Mr Clarke also quoted a statement given to the tribunal by Gen Sir Michael Jackson (then Capt Jackson and the Adjutant of 1 Para). In it, Gen Jackson said: "It would be absurd to suggest that there was a secret oral instruction that would in some way take precedence over written orders.

"For such a complex operation, written orders would have been needed. The mission was to conduct an arrest operation pure and simple. If the IRA sought to open fire then we would obviously react to them, but we did not seek this reaction." Mr Clarke also referred to portion of a statement provided to the tribunal by Sir Edward Heath, who was British prime minister at the time of Bloody Sunday.

Sir Edward says that at a meeting of GEN 47 on January 27th, three days before Bloody Sunday, the march was discussed: "The tenor of the discussion was that this could be expected to be a comparatively peaceful march, but that, as with all marches in the Province at that time, IRA or hooligan attempts to infiltrate and exploit the march for their own purposes could never be ruled out.

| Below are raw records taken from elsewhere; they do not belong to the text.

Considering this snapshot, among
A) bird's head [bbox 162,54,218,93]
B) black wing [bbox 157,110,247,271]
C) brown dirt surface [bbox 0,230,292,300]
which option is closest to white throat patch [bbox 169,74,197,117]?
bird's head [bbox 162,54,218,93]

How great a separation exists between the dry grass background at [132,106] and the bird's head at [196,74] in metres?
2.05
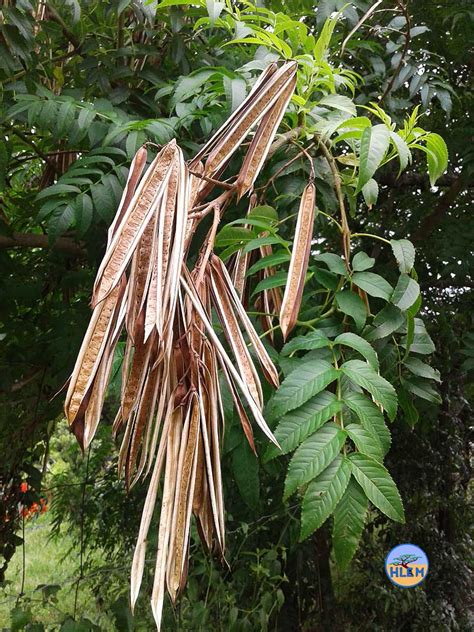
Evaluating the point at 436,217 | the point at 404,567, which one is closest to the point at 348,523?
the point at 404,567

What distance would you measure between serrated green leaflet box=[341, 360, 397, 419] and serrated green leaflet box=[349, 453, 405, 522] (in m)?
0.08

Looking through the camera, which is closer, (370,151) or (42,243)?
(370,151)

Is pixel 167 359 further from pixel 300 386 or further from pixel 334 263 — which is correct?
pixel 334 263

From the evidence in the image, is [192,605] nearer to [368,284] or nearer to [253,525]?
[253,525]

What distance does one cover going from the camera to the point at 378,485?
2.52 ft

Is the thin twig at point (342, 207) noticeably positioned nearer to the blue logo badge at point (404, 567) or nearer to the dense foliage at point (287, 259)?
the dense foliage at point (287, 259)

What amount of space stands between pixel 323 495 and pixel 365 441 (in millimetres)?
93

". . . ministers were told that reliance would be placed mainly on water cannon, and that the use of CS riot control agent would be restricted. The record suggests, and my recollection is that the possibility of using live firearms was not discussed and no specific political authority was sought or given for the use of firearms.

"It would have been understood that firearms should be used only if those in command on the ground considered their use to be absolutely necessary".